Prints out a list of all the bloggers registered on the platform ordered by the number of posts they've made.
The query itself is an ORM hack that works. I don't know if it's good as a SQL query or not, but for checking up on the two users currently registered on commit--blog it's just fine. Here is the SQL it generates
SELECT blogger.id AS blogger_id, blogger.gh_id AS blogger_gh_id, blogger.username AS blogger_username, blogger.name AS blogger_name, blogger.avatar_url AS blogger_avatar_url, blogger.access_token AS blogger_access_token FROM blogger ORDER BY (SELECT count(blogger.id = commit_post.blogger_id) AS count_1 FROM commit_post)

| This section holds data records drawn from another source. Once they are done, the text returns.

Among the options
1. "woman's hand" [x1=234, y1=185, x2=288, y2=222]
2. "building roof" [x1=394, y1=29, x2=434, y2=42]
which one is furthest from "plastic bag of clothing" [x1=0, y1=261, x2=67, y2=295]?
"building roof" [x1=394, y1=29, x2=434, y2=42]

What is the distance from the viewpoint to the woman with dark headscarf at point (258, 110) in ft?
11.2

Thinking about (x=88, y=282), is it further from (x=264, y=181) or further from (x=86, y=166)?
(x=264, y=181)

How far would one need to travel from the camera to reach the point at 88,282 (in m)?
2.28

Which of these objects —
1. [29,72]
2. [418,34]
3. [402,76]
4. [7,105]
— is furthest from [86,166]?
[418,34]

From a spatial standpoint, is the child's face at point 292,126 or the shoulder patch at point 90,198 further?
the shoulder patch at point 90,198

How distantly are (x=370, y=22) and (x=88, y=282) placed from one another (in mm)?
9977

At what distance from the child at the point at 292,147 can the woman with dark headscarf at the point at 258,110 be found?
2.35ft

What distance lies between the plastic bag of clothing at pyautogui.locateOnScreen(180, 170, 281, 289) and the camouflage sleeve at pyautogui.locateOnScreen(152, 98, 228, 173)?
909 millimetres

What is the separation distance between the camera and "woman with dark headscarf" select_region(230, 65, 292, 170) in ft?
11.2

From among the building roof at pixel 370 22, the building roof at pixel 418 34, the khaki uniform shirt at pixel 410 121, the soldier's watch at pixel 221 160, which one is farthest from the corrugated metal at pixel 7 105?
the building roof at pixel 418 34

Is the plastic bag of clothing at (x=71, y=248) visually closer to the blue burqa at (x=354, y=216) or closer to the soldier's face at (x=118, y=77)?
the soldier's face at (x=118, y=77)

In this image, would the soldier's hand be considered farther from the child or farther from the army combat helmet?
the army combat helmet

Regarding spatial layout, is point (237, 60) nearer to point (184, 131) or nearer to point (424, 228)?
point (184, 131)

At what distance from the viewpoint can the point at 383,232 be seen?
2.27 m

ORDER BY (SELECT count... makes me nervous; it seems like it's doing a lot of work. Then again the python code felt like it would be a lot of work too:
bloggers = Blogger.query \ .order_by(db.session.query( func.count(Blogger.commit_posts)))

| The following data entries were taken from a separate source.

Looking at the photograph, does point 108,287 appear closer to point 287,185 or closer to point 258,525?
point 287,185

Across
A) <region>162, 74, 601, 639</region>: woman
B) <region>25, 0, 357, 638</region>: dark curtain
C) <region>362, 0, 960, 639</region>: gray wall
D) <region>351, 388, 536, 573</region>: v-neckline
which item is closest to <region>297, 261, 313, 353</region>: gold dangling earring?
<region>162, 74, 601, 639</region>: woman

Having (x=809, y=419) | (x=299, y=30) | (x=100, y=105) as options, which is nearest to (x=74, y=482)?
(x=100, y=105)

I'd like to spend some more time learning and writing SQL queries. Not that I ever work with enough data for my fumbling ORM hacks to matter, but I'd like to have a more clear picture of what is going on. Maybe some day I'll have enough data to play with for it to matter.
My impression of
SQLAlchemy is that, given knowledge of how to write good queries, it makes expressing them pythonic and doesn't get in your way. Not that I have experience to know, but for now that's why I'm still using it, given how easy it makes getting data in and out.